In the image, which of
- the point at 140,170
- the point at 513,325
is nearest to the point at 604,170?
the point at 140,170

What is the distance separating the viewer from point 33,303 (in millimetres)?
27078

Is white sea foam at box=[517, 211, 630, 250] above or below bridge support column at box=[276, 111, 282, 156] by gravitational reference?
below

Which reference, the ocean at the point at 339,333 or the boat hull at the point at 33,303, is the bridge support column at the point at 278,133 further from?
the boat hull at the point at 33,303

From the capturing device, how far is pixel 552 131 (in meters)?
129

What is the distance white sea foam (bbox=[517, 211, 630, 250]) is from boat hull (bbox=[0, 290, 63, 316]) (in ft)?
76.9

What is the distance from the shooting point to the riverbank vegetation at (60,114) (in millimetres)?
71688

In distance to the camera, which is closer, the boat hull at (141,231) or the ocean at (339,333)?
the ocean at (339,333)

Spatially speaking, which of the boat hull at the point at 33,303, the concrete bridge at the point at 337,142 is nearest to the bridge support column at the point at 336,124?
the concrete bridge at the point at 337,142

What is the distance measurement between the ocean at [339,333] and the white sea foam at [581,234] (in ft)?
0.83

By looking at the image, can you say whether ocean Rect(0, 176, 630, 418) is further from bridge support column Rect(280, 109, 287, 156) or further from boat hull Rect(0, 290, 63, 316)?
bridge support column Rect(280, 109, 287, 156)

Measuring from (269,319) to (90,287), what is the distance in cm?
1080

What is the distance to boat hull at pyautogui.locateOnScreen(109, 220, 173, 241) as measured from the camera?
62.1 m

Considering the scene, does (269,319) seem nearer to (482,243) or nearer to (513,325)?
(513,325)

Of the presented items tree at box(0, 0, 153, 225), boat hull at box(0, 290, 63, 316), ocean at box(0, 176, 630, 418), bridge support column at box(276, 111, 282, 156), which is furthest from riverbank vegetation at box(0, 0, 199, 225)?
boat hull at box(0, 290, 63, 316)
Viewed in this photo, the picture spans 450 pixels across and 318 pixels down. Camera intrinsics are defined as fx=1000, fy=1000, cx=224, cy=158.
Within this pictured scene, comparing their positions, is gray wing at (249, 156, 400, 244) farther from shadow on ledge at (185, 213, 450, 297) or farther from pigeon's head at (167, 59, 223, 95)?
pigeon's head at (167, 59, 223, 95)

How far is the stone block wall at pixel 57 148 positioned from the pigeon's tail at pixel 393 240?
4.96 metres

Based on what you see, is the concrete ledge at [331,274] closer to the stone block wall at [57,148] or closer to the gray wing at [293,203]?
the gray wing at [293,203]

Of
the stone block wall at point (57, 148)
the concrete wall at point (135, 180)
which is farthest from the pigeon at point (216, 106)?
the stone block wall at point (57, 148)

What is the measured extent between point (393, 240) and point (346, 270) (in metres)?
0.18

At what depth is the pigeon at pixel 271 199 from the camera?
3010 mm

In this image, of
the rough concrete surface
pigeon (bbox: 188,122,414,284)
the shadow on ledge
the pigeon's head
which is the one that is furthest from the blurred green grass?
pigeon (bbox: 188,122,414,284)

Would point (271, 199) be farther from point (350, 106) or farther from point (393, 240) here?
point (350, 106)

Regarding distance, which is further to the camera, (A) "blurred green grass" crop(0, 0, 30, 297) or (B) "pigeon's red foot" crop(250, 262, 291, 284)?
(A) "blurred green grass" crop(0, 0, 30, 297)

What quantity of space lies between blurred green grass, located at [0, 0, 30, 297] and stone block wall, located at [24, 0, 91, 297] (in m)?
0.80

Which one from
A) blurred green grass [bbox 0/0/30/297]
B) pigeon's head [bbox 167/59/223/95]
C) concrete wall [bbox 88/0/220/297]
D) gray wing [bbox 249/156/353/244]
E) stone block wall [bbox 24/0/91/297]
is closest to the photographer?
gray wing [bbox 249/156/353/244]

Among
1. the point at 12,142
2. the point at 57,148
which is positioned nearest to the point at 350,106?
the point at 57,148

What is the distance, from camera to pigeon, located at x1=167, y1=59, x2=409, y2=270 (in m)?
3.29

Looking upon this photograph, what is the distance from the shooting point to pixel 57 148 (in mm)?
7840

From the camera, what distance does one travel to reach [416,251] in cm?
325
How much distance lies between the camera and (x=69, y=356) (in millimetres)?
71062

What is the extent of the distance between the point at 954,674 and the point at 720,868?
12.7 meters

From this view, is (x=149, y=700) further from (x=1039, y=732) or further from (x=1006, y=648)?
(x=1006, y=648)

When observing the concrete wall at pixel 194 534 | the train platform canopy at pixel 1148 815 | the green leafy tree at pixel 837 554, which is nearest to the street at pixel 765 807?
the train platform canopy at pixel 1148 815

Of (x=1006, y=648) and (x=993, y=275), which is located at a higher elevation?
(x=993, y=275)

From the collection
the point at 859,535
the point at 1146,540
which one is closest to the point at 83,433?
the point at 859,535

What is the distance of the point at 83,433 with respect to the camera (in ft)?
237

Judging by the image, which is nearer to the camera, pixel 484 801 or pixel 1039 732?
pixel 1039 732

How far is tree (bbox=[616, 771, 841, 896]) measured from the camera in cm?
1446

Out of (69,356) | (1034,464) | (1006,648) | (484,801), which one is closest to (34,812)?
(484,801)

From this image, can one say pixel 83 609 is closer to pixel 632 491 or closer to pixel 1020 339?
___
(Work to do) Copy all of the lines above, substituting "recording device" for "capturing device" and changing nothing else.

(Result of this task)
In the image, which of
- the point at 140,170
- the point at 513,325
is nearest to the point at 604,170?
the point at 140,170

What is the distance separating the viewer from point 33,303 (in millimetres)?
27078

Is white sea foam at box=[517, 211, 630, 250] above or below bridge support column at box=[276, 111, 282, 156] by gravitational reference?
below

Which reference, the ocean at the point at 339,333 or the boat hull at the point at 33,303, is the bridge support column at the point at 278,133 further from?
the boat hull at the point at 33,303

From the recording device, how far is pixel 552 131 (in meters)?
129

What is the distance white sea foam (bbox=[517, 211, 630, 250]) is from boat hull (bbox=[0, 290, 63, 316]) (in ft)?
76.9

What is the distance from the shooting point to the riverbank vegetation at (60,114) (in millimetres)?
71688

In distance to the camera, which is closer, the boat hull at (141,231) or the ocean at (339,333)?
the ocean at (339,333)

Spatially speaking, which of the boat hull at the point at 33,303, the concrete bridge at the point at 337,142 is nearest to the bridge support column at the point at 336,124?
the concrete bridge at the point at 337,142

What is the distance measurement between the ocean at [339,333] and the white sea foam at [581,234] (in ft)?
0.83

By looking at the image, can you say whether ocean Rect(0, 176, 630, 418) is further from bridge support column Rect(280, 109, 287, 156) or further from boat hull Rect(0, 290, 63, 316)?
bridge support column Rect(280, 109, 287, 156)

Measuring from (269,319) to (90,287), what is the distance in cm?
1080

What is the distance to boat hull at pyautogui.locateOnScreen(109, 220, 173, 241) as measured from the camera?
62.1 m

Considering the scene, does (269,319) seem nearer to (482,243) or nearer to (513,325)?
(513,325)

Of the presented items tree at box(0, 0, 153, 225), boat hull at box(0, 290, 63, 316), ocean at box(0, 176, 630, 418), bridge support column at box(276, 111, 282, 156), which is furthest from riverbank vegetation at box(0, 0, 199, 225)?
boat hull at box(0, 290, 63, 316)
Viewed in this photo, the picture spans 450 pixels across and 318 pixels down. Camera intrinsics are defined as fx=1000, fy=1000, cx=224, cy=158.
Within this pictured scene, comparing their positions, is gray wing at (249, 156, 400, 244) farther from shadow on ledge at (185, 213, 450, 297) or farther from pigeon's head at (167, 59, 223, 95)?
pigeon's head at (167, 59, 223, 95)

How far is the stone block wall at pixel 57 148 positioned from the pigeon's tail at pixel 393 240?
4.96 metres

Based on what you see, is the concrete ledge at [331,274] closer to the stone block wall at [57,148] or closer to the gray wing at [293,203]?
the gray wing at [293,203]

Of
the stone block wall at point (57, 148)
the concrete wall at point (135, 180)
which is farthest from the pigeon at point (216, 106)?
the stone block wall at point (57, 148)

What is the measured extent between point (393, 240) and point (346, 270) (in metres)?
0.18

At what depth is the pigeon at pixel 271 199 from the camera?
3010 mm

In this image, of
the rough concrete surface
pigeon (bbox: 188,122,414,284)
the shadow on ledge
the pigeon's head
which is the one that is furthest from the blurred green grass?
pigeon (bbox: 188,122,414,284)

Would point (271, 199) be farther from point (350, 106) or farther from point (393, 240) here?
point (350, 106)

Regarding distance, which is further to the camera, (A) "blurred green grass" crop(0, 0, 30, 297) or (B) "pigeon's red foot" crop(250, 262, 291, 284)?
(A) "blurred green grass" crop(0, 0, 30, 297)

What quantity of space lies between blurred green grass, located at [0, 0, 30, 297] and stone block wall, located at [24, 0, 91, 297] (in m)?
0.80

Which one from
A) blurred green grass [bbox 0/0/30/297]
B) pigeon's head [bbox 167/59/223/95]
C) concrete wall [bbox 88/0/220/297]
D) gray wing [bbox 249/156/353/244]
E) stone block wall [bbox 24/0/91/297]
is closest to the photographer?
gray wing [bbox 249/156/353/244]

Among
1. the point at 12,142
2. the point at 57,148
which is positioned nearest to the point at 350,106?
the point at 57,148

What is the distance, from camera to pigeon, located at x1=167, y1=59, x2=409, y2=270 (in m)?
3.29

Looking upon this photograph, what is the distance from the shooting point to pixel 57 148 (in mm)?
7840

From the camera, what distance does one travel to reach [416,251] in cm?
325
How much distance lies between the camera and (x=69, y=356) (in millimetres)?
71062

What is the extent of the distance between the point at 954,674 and the point at 720,868?
12.7 meters

From this view, is (x=149, y=700) further from (x=1039, y=732) or further from (x=1006, y=648)?
(x=1006, y=648)

When observing the concrete wall at pixel 194 534 | the train platform canopy at pixel 1148 815 | the green leafy tree at pixel 837 554, which is nearest to the street at pixel 765 807?
the train platform canopy at pixel 1148 815

Of (x=1006, y=648) and (x=993, y=275), which is located at a higher elevation?
(x=993, y=275)

From the collection
the point at 859,535
the point at 1146,540
which one is closest to the point at 83,433?
the point at 859,535

What is the distance of the point at 83,433 with respect to the camera (in ft)?
237

Judging by the image, which is nearer to the camera, pixel 484 801 or pixel 1039 732?
pixel 1039 732

How far is tree (bbox=[616, 771, 841, 896]) measured from the camera in cm?
1446

Out of (69,356) | (1034,464) | (1006,648) | (484,801), which one is closest to (34,812)?
(484,801)

From this image, can one say pixel 83 609 is closer to pixel 632 491 or closer to pixel 1020 339?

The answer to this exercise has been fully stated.